It is not surprising that the film La Femme Nikita was remade in Hollywood as Point of No Return, its narrative is an exciting reworking of the classic Film Noir genre. It translates well back across the Atlantic, with the visual style and direction being the only major change. It is a fine example of the swapping back and forth of ideas that occurs between Europe and America.

‘ I mean people want to remake it, it’s good. The problem in America is a remake is something good, because you can have another vision. There is almost, like, two or three stories anyway. You have Romeo and Juliet, the War of Troy, and Gone with the Wind. Whatever you do it is always the same story with another adaptation... I’m just stealing.’

The two films picked for this essay seem to demonstrate that Luc Besson took ideas from Hollywood/America, Film Noir, music videos, advertising, and created his own spin on them, with a touch of European Art Cinema. From this is produced the film La Femme Nikita, which is seen in America, the idea is then adapted for an American audience, within the style of Hollywood by John Badham. The result is a constant swapping of ideas from one side of the Atlantic to the other, with cinema evolving not only with specification of one nation, but also as a Western or global phenomenon.

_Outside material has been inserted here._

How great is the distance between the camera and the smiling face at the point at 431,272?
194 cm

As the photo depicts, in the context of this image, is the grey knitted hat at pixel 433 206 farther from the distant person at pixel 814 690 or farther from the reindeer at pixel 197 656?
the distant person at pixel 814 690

Continuing from the examples presented, Luc Besson has gone on to successfully direct film in Hollywood (Leon, The Fifth Element), the story of La Femme Nikita has been translated as an American television show, more films by the directors within cinema do look to have had greater distribution and awareness on a international scale. Some of these directors Mathieu Kassovitz (La Haine) and Jan Kounen (Doberman_), have teamed up with Besson to create a new film production company in Hollywood. ‘The new production company won’t replace any current film deals involving the three directors. Instead 1B2K will cater to filmmakers who want to make movies outside the studio system with creative control.’